Gather every line of the material that contains the word "between", copying each line in full. Case counts.
# start of LISTED RECORDS
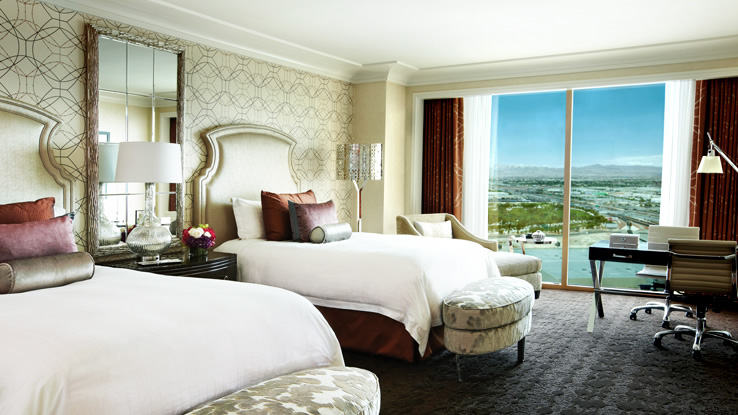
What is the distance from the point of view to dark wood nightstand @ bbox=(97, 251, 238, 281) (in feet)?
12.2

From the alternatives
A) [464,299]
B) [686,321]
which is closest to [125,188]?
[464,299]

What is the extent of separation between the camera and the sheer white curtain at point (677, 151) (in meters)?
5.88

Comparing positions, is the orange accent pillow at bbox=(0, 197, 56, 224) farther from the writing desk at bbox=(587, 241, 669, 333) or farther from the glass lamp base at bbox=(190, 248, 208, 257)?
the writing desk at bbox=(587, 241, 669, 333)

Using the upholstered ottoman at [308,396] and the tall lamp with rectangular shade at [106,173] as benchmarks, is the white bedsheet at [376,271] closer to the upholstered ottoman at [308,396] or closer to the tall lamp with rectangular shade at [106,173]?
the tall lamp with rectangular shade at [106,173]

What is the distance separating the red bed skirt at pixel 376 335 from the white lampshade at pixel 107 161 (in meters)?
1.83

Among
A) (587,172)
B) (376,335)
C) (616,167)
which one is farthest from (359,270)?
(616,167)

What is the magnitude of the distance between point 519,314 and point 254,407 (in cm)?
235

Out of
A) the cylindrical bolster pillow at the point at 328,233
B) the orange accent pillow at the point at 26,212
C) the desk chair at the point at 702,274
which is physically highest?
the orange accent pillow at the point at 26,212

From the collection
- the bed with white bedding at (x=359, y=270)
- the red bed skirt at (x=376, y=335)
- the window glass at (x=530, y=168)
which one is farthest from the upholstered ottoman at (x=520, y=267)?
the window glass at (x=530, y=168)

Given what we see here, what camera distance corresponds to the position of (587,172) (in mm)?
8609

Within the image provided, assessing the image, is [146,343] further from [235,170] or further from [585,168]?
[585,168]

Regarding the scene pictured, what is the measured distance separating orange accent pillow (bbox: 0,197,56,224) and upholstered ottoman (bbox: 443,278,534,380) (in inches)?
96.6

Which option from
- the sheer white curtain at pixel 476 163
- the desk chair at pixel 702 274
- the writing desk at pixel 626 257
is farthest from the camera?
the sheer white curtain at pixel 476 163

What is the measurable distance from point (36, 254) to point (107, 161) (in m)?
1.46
# end of LISTED RECORDS
> **WRITTEN SOLUTION**:
What is the extent of separation between the camera and the sheer white curtain at point (677, 151) (in meters)?
What is the magnitude of the distance between point 519,314 and point 254,407 (in cm)?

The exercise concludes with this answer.